Before it was digitized, the University of Illinois at Chicago (UIC)’s microfilm collection of historical Chicago building permits was so popular it was falling apart.
“We’d find shards of microfilm on the floor,” said Tracy Seneca, UIC’s head of digital program services. The collection was scanned in 2018, but the scans were no easier to search than the microfilm—you still needed to know the exact address, she said.
Seneca is now helping UIC make searchable, online digital records of its historic building permits, opening up new research opportunities and chances to share the materials more widely. She and other panelists at “Revealing Chicago’s Planning Past Digitally: Chicago Government Information Transformed for Access” discussed projects from grant-funded, multi-institution efforts and productive diversions during the COVID-19 pandemic.
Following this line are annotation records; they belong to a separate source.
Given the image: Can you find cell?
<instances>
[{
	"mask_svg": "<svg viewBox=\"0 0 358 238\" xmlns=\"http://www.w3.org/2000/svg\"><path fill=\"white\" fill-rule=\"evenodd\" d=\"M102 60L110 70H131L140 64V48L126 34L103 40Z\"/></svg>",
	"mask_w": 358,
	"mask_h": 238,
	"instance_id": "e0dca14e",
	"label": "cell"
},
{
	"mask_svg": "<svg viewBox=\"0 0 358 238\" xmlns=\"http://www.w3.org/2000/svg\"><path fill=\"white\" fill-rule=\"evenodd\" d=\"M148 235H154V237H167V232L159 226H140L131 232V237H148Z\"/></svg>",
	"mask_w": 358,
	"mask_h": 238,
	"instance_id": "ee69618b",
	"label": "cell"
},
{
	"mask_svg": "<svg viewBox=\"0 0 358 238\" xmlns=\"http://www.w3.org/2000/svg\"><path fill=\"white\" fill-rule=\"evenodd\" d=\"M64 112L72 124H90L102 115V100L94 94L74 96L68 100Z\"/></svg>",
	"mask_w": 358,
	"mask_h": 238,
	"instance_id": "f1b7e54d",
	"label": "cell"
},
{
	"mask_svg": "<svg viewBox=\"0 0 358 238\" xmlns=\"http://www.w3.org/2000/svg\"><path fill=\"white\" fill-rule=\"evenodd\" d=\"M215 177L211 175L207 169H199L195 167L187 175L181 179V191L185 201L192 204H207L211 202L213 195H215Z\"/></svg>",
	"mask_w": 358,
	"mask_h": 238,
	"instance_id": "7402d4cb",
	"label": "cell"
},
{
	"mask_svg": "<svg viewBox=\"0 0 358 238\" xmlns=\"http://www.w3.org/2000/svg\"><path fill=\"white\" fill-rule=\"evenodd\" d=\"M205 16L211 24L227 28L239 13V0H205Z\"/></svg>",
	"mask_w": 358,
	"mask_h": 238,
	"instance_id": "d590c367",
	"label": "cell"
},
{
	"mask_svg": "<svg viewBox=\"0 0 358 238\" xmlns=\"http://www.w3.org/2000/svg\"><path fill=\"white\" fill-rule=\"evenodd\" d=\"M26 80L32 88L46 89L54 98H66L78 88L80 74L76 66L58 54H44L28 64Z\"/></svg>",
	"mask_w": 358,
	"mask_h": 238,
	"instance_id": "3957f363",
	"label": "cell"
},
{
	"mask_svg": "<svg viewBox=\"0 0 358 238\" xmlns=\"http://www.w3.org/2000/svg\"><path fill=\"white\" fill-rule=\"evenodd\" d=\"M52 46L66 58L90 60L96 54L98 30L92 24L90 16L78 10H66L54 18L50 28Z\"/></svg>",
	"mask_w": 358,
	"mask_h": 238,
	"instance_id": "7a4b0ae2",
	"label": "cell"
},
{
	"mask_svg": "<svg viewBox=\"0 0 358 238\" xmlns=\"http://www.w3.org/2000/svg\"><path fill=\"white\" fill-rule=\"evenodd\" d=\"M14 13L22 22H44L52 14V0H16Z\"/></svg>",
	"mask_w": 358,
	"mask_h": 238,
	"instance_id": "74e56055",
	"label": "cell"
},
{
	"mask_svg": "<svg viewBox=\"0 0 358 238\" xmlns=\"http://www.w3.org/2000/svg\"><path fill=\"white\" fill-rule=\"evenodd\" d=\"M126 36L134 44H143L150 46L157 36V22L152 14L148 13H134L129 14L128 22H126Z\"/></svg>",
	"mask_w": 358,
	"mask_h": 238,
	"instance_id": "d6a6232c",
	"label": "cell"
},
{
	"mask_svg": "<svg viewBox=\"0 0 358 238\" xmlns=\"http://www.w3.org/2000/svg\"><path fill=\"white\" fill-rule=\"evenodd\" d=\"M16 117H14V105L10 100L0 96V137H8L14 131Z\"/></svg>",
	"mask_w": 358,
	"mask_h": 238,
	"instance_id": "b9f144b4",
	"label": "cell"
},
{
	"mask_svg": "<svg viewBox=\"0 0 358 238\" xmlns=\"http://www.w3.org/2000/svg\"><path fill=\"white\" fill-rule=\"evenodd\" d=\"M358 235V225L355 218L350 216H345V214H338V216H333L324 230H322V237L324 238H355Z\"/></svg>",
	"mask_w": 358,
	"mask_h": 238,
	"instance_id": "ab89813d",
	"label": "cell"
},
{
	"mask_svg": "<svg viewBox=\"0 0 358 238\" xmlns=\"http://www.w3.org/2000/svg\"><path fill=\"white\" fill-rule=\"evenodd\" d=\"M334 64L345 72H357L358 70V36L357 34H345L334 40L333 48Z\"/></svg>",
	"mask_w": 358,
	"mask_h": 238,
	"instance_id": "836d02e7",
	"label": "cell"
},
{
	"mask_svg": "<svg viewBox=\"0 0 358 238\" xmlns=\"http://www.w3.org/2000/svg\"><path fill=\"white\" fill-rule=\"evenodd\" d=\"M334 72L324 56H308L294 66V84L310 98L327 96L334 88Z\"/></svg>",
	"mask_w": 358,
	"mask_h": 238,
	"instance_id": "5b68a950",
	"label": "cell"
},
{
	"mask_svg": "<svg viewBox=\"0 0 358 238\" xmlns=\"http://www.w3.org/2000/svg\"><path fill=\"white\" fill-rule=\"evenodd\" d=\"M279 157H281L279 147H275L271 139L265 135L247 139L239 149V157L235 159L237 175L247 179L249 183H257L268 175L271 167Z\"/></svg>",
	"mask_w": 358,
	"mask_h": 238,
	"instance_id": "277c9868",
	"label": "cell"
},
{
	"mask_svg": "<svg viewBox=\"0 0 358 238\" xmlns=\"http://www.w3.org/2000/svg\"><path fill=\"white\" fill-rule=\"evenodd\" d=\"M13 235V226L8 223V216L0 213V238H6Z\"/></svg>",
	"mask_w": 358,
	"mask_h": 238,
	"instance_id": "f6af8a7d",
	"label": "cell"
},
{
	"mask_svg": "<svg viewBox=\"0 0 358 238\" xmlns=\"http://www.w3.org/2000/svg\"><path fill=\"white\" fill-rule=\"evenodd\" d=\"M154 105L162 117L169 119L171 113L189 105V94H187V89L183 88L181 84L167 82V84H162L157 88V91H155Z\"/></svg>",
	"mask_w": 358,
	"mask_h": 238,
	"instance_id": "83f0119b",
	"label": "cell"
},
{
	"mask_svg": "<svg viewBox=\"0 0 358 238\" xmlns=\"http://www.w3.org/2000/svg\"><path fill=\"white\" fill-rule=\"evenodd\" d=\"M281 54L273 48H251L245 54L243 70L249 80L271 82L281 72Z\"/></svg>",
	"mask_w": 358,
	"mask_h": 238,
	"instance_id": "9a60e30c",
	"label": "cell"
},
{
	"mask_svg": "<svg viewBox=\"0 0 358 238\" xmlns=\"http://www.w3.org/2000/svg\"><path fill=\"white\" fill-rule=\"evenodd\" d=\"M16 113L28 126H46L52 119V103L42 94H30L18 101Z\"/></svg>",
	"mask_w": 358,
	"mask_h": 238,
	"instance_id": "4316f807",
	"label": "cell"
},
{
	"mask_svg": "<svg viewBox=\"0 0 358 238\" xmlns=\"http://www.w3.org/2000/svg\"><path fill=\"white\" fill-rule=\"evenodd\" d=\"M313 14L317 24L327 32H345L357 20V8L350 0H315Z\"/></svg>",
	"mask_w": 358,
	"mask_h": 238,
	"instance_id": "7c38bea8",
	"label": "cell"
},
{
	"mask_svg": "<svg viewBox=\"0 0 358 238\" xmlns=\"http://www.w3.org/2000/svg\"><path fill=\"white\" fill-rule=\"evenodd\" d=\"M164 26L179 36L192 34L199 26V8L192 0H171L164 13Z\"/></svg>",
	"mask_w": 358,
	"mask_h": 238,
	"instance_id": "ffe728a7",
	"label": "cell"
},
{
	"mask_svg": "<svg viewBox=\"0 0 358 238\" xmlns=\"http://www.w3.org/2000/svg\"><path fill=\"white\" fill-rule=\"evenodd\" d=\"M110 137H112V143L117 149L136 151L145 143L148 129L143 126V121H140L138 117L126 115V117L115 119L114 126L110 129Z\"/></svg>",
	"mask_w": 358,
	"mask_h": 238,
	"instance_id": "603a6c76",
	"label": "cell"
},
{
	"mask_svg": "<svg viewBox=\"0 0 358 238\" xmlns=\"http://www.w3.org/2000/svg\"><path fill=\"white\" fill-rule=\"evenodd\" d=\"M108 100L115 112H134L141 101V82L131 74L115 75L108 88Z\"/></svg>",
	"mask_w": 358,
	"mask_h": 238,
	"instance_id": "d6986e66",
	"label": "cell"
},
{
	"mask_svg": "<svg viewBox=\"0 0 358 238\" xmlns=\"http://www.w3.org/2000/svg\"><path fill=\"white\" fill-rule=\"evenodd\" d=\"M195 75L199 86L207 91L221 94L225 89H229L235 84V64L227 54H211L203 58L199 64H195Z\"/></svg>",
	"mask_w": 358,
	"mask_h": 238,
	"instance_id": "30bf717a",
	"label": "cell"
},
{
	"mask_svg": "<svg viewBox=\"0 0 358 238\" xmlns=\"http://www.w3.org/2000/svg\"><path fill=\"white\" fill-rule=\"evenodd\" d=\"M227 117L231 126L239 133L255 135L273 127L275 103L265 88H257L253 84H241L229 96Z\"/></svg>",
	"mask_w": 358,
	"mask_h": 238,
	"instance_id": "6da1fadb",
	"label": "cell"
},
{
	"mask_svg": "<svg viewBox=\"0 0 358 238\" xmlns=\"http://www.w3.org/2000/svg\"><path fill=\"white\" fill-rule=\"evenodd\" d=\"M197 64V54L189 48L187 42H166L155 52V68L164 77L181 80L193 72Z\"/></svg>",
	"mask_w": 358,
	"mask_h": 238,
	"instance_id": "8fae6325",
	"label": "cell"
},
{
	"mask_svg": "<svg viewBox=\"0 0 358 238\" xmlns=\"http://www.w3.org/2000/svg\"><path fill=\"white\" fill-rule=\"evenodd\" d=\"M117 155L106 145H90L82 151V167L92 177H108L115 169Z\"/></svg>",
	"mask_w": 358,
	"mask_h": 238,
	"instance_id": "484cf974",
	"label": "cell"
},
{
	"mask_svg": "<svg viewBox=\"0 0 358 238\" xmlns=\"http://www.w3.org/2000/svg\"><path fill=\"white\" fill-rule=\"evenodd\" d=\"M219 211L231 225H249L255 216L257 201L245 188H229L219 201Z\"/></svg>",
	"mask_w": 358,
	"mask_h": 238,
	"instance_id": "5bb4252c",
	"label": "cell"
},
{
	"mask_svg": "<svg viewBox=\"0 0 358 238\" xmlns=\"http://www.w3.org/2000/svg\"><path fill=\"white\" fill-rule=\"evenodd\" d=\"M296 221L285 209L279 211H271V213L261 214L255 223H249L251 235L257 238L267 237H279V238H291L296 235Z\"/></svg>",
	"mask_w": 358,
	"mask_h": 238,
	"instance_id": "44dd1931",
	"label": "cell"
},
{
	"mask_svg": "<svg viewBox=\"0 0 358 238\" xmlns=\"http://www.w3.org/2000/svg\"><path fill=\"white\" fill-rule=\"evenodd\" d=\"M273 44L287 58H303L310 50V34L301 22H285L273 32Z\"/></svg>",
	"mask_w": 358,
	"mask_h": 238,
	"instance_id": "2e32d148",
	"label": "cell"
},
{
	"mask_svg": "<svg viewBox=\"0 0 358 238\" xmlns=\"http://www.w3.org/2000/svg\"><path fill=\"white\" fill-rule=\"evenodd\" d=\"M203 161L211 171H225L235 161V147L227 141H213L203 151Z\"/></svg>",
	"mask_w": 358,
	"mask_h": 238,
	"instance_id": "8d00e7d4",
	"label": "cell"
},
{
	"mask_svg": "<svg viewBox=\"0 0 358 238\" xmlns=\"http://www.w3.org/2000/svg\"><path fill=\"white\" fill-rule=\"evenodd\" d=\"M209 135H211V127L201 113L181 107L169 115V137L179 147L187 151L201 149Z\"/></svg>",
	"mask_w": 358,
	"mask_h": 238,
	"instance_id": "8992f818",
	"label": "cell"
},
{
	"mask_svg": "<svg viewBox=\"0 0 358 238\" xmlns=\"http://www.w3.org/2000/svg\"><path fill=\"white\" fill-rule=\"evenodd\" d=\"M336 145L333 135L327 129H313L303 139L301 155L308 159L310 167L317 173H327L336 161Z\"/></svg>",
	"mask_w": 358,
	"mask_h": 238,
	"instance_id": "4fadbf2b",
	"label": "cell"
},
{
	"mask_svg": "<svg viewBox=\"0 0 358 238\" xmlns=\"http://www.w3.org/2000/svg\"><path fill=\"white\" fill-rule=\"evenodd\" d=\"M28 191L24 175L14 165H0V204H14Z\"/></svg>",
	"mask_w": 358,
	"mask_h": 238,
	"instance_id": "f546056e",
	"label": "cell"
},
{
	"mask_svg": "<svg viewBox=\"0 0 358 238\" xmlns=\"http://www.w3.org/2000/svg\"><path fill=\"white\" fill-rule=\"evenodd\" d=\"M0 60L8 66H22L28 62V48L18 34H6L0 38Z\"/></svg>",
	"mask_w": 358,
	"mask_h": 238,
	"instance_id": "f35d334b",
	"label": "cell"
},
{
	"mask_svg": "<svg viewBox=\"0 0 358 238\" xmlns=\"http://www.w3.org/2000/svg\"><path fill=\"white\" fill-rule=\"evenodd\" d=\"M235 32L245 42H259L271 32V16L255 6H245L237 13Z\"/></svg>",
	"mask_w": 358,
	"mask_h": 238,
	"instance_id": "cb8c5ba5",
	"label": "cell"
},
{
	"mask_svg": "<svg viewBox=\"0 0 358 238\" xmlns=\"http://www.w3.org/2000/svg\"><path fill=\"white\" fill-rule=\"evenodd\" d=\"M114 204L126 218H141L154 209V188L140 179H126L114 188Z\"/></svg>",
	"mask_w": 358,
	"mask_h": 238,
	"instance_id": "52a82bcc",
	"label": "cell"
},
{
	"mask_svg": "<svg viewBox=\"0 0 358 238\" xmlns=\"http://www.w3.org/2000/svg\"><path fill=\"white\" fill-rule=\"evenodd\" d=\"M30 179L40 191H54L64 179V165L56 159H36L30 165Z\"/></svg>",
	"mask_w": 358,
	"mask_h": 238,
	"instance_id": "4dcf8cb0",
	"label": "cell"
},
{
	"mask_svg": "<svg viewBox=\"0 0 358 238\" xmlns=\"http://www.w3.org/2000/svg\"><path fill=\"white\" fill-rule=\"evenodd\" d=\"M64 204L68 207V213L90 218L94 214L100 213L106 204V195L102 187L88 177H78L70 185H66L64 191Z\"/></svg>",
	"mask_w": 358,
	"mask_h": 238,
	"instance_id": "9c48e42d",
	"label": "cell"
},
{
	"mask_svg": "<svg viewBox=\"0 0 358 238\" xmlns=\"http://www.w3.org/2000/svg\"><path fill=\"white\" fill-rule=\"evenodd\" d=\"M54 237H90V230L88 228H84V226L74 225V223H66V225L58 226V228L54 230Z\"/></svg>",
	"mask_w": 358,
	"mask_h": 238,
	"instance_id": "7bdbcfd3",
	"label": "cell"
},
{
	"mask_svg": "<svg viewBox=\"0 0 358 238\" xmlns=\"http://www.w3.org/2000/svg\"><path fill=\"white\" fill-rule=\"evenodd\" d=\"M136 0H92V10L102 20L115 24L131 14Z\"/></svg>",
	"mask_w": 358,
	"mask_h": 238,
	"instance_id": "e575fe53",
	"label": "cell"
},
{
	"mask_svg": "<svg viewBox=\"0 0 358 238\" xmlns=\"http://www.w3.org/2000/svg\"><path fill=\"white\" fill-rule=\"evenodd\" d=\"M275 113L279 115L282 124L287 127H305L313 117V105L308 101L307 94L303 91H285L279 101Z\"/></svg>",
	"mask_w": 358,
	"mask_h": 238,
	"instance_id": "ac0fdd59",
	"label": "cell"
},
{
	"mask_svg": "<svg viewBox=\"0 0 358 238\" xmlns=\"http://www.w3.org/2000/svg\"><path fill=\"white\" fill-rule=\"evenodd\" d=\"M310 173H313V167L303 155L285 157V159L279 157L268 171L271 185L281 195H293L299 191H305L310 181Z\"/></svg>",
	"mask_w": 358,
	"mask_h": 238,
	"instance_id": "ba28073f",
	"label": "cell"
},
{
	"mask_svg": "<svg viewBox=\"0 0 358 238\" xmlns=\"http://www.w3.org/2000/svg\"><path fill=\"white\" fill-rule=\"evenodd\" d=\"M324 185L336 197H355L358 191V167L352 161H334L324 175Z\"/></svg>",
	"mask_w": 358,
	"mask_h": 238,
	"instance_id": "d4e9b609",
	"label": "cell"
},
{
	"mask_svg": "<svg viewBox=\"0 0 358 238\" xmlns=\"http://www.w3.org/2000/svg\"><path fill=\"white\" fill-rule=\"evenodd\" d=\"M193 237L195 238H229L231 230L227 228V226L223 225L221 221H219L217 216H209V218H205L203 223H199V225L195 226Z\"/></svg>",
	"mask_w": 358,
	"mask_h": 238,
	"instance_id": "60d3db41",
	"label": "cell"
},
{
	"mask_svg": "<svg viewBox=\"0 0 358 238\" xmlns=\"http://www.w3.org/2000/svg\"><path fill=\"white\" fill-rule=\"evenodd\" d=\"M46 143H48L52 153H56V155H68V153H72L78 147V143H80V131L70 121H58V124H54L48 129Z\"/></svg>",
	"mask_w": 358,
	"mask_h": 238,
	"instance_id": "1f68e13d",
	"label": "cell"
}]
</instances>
Seneca’s work began as an extension of a pandemic project. She set out to answer a “fake research question:” What was the impact of the Great Depression compared to that of the 2008 financial crisis on Chicago building permits. Modern permits are available through the city’s data portal, but the historic permits are only available as scanned microfilm. She began by transcribing the permits herself, and UIC is now continuing the project. The Great Depression era spans seven ledger books, and five have been completed. Seneca has considered crowdsourcing for the project, but platform limitations have kept it in-house. She does plan to test AI-based transcription services—with human backup—for the remaining two ledger books.
“This is an incredibly scrappy little project,” she says.
Benjamin Aldred, assistant professor and reference librarian at UIC, spent part of the pandemic on his own small project: recreating historic Chicago ward maps as digital shapefiles that can be imported into mapping tools like ArcGIS. Modern ward maps are available online, but not many made before the mid 1980s. “Chicago’s ward history is a very significant part of Chicago history,” they said. Wards change regularly, and “not always for logical purposes,” being redrawn or disappearing completely due to political power shifts.
Aldred digitized the map information by hand-drawing ward boundaries into Google Earth’s map editor, then exporting the files into a format that can be read by programs like ArcGIS. “While a lot of digital transformations can be done using high-tech processes, you can in fact do this by hand,” they said.
Students quickly started utilizing Aldred’s maps. “Within a few weeks of posting these online I was getting contacts from students up at Northwestern who were looking for historic ward maps,” they said.
At the University of Chicago (UofC), some of the most popular items in its map collection were also those from historical Chicago, said Cecilia Smith, director of digital scholarship at UofC. Maps in the collection were not in a format that was easy to integrate into digital scholarship. Smith helped to secure a grant for Mapping Chicago, a project that is now digitizing 4,000 maps from the Chicago History Museum, Newberry Library, and UofC. The maps will be scanned, cataloged, and georeferenced (matching map coordinates to geographic coordinates), making it easier for researchers to search the data and cross-reference various sources.
Not all institutions have the capacity to run their own digitization projects, said Ellen Keith, director of research and access and chief librarian at Chicago History Museum. She says she feels like a buzzkill when people ask why everything isn’t online. “We don’t have the money, infrastructure, or staffing,” she said. It’s through partnerships that the museum is able to tackle large-scale digitization. Its map collection is not currently cataloged, and the Mapping Chicago project’s records will help fix that.
Digitization projects can also provide staff with new perspectives into collections. In the process of preparing the maps to be scanned, “we’ve found framed maps, very delicate maps, very sturdy maps…” Keith says. “It has been eye-opening. You think you know a collection and then you get to look at every single piece again.”